• Source extract:
========================================
Daddy Issues

Can someone have daddy issues if their daddy is no longer living? Or is it just called issues? Since my dad passed away more than 7 years ago I think about him like most people think about their past loved ones. I often wonder what he is doing to keep busy in the afterlife. Some people think that the dead come to visit us, coming back in a form of a flittering butterfly or maybe in the shape of a bird, leaving feathers behind for loved ones to find.

Just before Father’s Day there was this big black crow that showed up outside my house that caught my attention. It wasn’t only the size of the bird that made me take notice or the fact that it would mill around my front yard with a sense of purpose that even I don’t seem to have. But this bird had a call that sounded just like the noise my dad made when he sneezed. My dad had a loud, powerful, almost violent sneeze. The sound was jarring and off putting. The kind of sound that makes a person need to steady oneself afterwards if they did not expect to hear it.

On the morning, nearing Father’s day, the day I heard the familiar bellow. I made my way to the source of the noise and opened up my front door to spot a crow standing in the middle of my front yard. I did what any sane person would do. I looked intently at the crow as it stared back at me and I whispered, “Dad”? The bird flew away. It didn’t fly far, just across the street. I believe it seemed to think that across the street was a better distance to stare in my general direction. I thought that I should make it feel welcome and I grabbed a few pieces of bread and threw them at the far end of my yard. I was hoping that the bread would motivate him to come a bit closer, but he didn’t and the bread just sat as an ignored gesture.
========================================
• Dataset content:
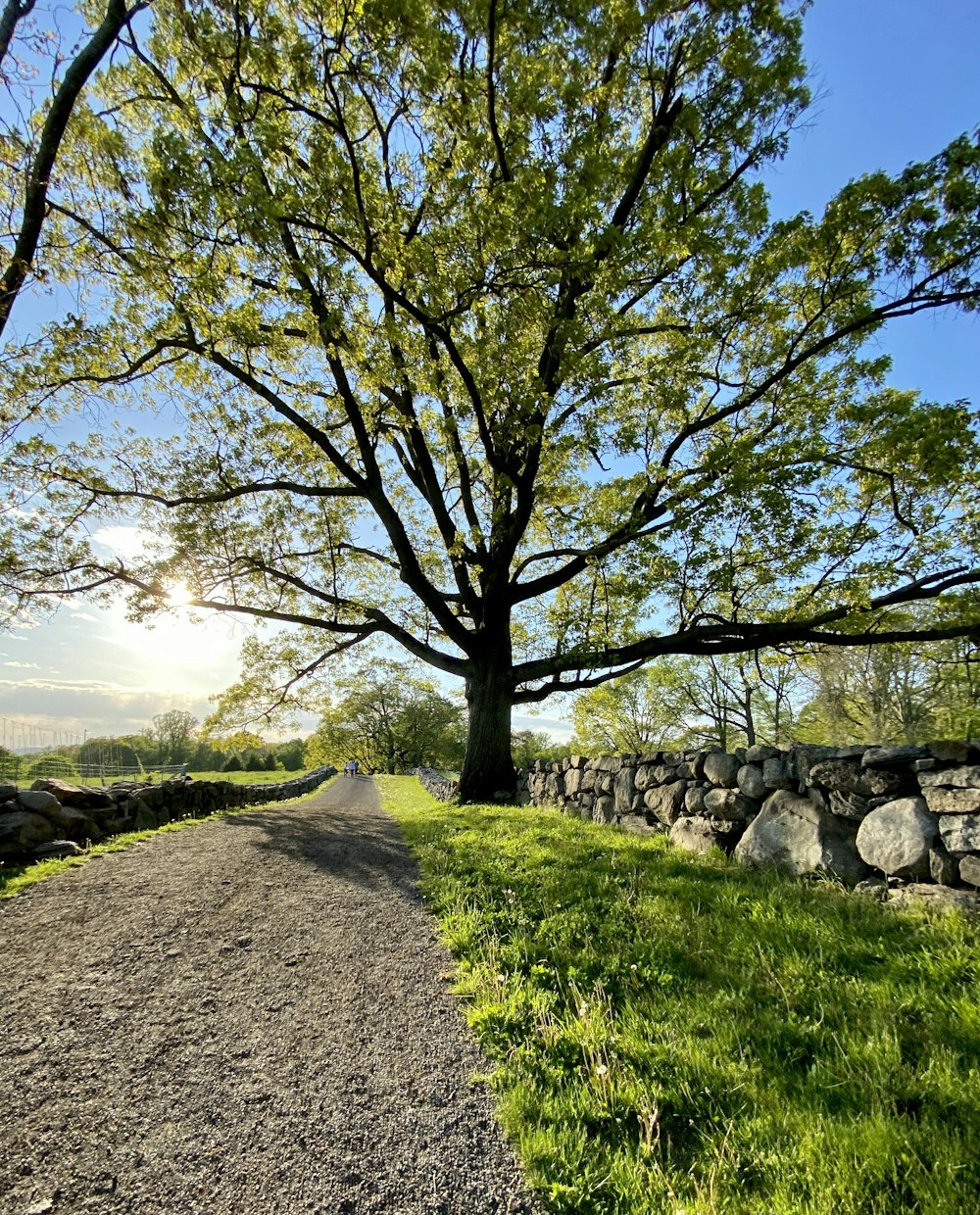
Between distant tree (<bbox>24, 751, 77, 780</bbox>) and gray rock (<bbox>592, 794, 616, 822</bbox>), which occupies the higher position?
gray rock (<bbox>592, 794, 616, 822</bbox>)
========================================
• Required task A:
Answer these questions using the Daddy Issues essay, one answer per line:
(i) How long ago did the writer's dad pass away?
(ii) What did the crow's call sound like to the writer?
(iii) What did the writer throw at the far end of the yard?
• Required task B:
Reproduce the passage from the Daddy Issues essay, starting at "On the morning, nearing" and ending at "an ignored gesture.".
• Required task C:
Extend the Daddy Issues essay about the crow and the writer's late father, picking up after its final sentence.

• Output A:
(i) More than 7 years ago.
(ii) The noise the writer's dad made when he sneezed.
(iii) A few pieces of bread.

• Output B:
On the morning, nearing Father’s day, the day I heard the familiar bellow. I made my way to the source of the noise and opened up my front door to spot a crow standing in the middle of my front yard. I did what any sane person would do. I looked intently at the crow as it stared back at me and I whispered, “Dad”? The bird flew away. It didn’t fly far, just across the street. I believe it seemed to think that across the street was a better distance to stare in my general direction. I thought that I should make it feel welcome and I grabbed a few pieces of bread and threw them at the far end of my yard. I was hoping that the bread would motivate him to come a bit closer, but he didn’t and the bread just sat as an ignored gesture.

• Output C:
The bird continued to hang around because I would hear the unsettling caw. I tried several times to make a connection by putting out scraps of food and such. But he ignored my friendliness and instead would still stare at me from a careful distance. I sensed judgment. I thought if I tidied my yard up a bit and made it less scary the bird would soften its glare. So, I did and looked for a different reaction in the creature, but I got nothing. He was as aloof and distant as ever. I found myself wondering if he would notice and approve of my new outfit when I found him leering from my rooftop as I walked to my car on a random morning, but he just flew over my car and shit bombed my windshield. I wondered if he was protesting my outfit or my foreign made car. I might never know. However, I did know that his presence was causing me to entertain insane notions. I wished this scornful flying animal would just drop a feather at my door and make a mystifying mark on me and be on his way to haunt someone else.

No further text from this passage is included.